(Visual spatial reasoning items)
== == ==

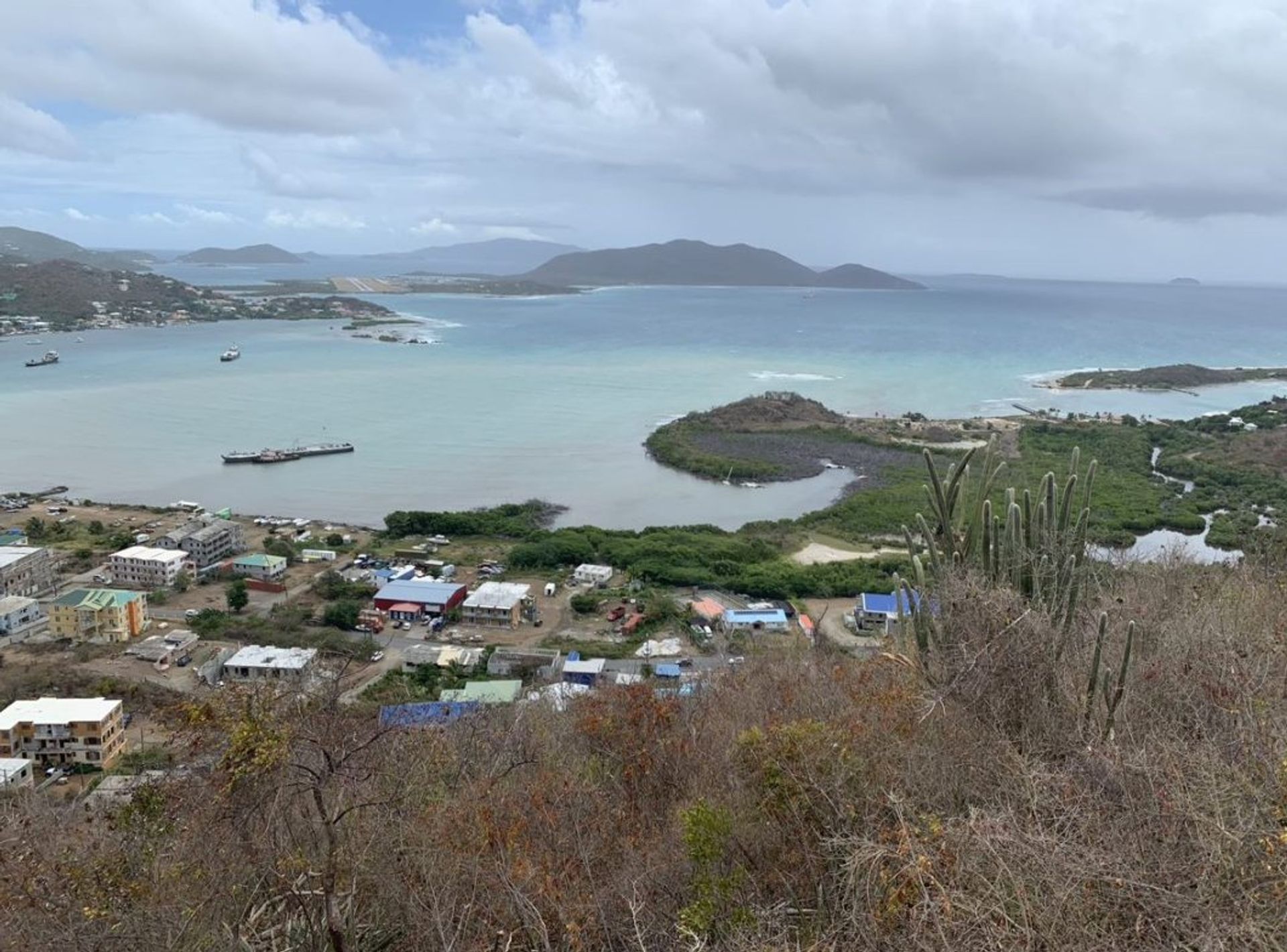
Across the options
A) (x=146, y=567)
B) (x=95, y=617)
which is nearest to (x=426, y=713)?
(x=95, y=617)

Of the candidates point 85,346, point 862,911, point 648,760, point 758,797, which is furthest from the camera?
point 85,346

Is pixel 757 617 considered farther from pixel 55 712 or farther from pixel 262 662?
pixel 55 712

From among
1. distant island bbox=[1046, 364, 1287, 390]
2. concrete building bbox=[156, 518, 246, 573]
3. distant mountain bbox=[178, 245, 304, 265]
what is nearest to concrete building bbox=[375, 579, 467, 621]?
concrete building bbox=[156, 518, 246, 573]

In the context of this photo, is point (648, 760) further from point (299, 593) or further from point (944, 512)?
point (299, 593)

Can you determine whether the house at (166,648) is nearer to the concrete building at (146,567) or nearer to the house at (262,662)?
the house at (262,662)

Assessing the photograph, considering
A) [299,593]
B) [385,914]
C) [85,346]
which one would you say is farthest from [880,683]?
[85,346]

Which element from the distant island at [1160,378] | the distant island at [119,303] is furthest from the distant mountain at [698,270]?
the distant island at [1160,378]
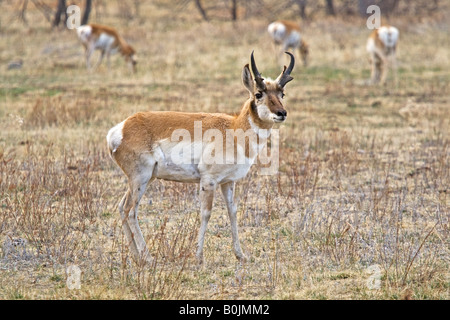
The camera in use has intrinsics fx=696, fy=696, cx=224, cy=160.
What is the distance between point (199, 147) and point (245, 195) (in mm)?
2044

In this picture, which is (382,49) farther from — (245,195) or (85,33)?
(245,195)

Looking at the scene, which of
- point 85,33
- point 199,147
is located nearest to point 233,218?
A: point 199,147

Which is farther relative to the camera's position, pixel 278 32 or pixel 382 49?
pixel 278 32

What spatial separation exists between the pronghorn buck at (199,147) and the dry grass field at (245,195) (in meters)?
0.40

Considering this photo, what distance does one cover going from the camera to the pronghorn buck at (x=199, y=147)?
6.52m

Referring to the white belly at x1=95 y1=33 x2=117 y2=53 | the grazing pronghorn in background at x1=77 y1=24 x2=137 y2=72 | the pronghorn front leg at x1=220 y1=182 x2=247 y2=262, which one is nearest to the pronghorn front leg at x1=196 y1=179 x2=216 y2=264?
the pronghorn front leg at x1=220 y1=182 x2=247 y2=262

== == ==

Your copy of the data above should match it exactly, except that pictures are left out.

Across the options
A) (x=146, y=567)
B) (x=95, y=617)
which is nearest to (x=426, y=713)?
(x=95, y=617)

Of the candidates point 85,346, point 862,911, point 648,760, point 758,797, which is furthest from the camera?
point 85,346

Is pixel 757 617 considered farther from pixel 55 712 or farther from pixel 262 662?
pixel 55 712

From among
1. distant island bbox=[1046, 364, 1287, 390]
2. concrete building bbox=[156, 518, 246, 573]
3. distant mountain bbox=[178, 245, 304, 265]
what is nearest to concrete building bbox=[375, 579, 467, 621]?
concrete building bbox=[156, 518, 246, 573]

In the context of this photo, is point (648, 760) further from point (299, 593) or further from point (944, 512)?
point (299, 593)

Can you determine whether the house at (166,648) is nearer to the concrete building at (146,567) or nearer to the house at (262,662)?
the house at (262,662)

Assessing the photograph, considering
A) [299,593]
B) [385,914]
C) [85,346]
which one would you say is farthest from [880,683]?
[85,346]

Which element from the distant island at [1160,378] | the distant island at [119,303] is furthest from the distant mountain at [698,270]?
the distant island at [1160,378]
The camera in use has intrinsics fx=696, fy=696, cx=224, cy=160.
What is the distance between point (199, 147) and point (245, 195) (in mm)?
2044

In this picture, which is (382,49) farther from — (245,195) or (85,33)?
(245,195)

Looking at the scene, which of
- point 85,33
- point 199,147
is located nearest to point 233,218?
A: point 199,147

Which is farther relative to the camera's position, pixel 278 32 or pixel 382 49?
pixel 278 32

What spatial separation exists between the pronghorn buck at (199,147) and the dry grass field at (245,195) (in meters)?
0.40

Considering this photo, what distance does one cover going from the camera to the pronghorn buck at (x=199, y=147)?
6.52m

Referring to the white belly at x1=95 y1=33 x2=117 y2=53 | the grazing pronghorn in background at x1=77 y1=24 x2=137 y2=72 | the pronghorn front leg at x1=220 y1=182 x2=247 y2=262, which one is nearest to the pronghorn front leg at x1=196 y1=179 x2=216 y2=264?
the pronghorn front leg at x1=220 y1=182 x2=247 y2=262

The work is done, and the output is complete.